I’m disappointed that the Cubs couldn’t celebrate on their home field today, and that they now face a do-or-die situation on Tuesday, but my very long, very rich history with this team has muted my emotions somewhat. I was there, at Wrigley, in 1998, to watch us get swept out of the NLDS by the Braves — after sitting in the Northwestern student union and watching them beat the Giants in a one-game Wild Card playoff to GET to the Braves series. I was there, in Florida, in 2003 to watch the first cracks in a TRUE collapse in the NLCS, and I finished off my family trip to Game 5 with a good cry in the Pro Player Stadium parking lot. I was there for Game 4 of the 2015 NLCS, having paid for a flight to Chicago knowing it was very likely the Mets were going to sweep us, and sure enough…good lord, that was awful.

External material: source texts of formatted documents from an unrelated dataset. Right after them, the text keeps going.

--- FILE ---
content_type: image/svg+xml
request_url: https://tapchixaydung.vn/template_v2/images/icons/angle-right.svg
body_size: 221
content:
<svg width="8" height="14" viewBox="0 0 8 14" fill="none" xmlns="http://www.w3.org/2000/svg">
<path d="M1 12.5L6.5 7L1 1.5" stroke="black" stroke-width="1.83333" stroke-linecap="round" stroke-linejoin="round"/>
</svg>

I was ALSO there in 2016, when the Cubs beat Clayton Kershaw and the Dodgers in Game 6 of the NLCS to reach their first World Series since World War II. And, as mentioned earlier, a little over a week later, I drove to Cleveland to witness one of the greatest COMEBACKS in sports history.

The 2018 Cubs are in the postseason for the FOURTH STRAIGHT YEAR, which, if you grew up in my dad’s era, or in my era — basically the last two generations, at least — is a streak you never thought you would ever see, based on the sh*t you had already seen.

My little cartoon heart is broken after Monday’s game, and watching a very challenged Cubs team that’s running on fumes lose to what looks like a very hot “team of destiny” that is also a team I freaking HATE as a general rule, but my human heart is truly proud of a franchise that has become a model of success, instead of Sad Sack Poster Child, in a brutally tough sport, in my lifetime.

I’m still in love, after 40 years. My Cubs fandom has been the most tumultuous relationship of my life, and truly has made me sick – mentally and physically – at times. But the rewards I’ve reaped have far outweighed any risk to my health and/or sanity.

(I reserve the right to puke all over this blog if they lose again tomorrow.)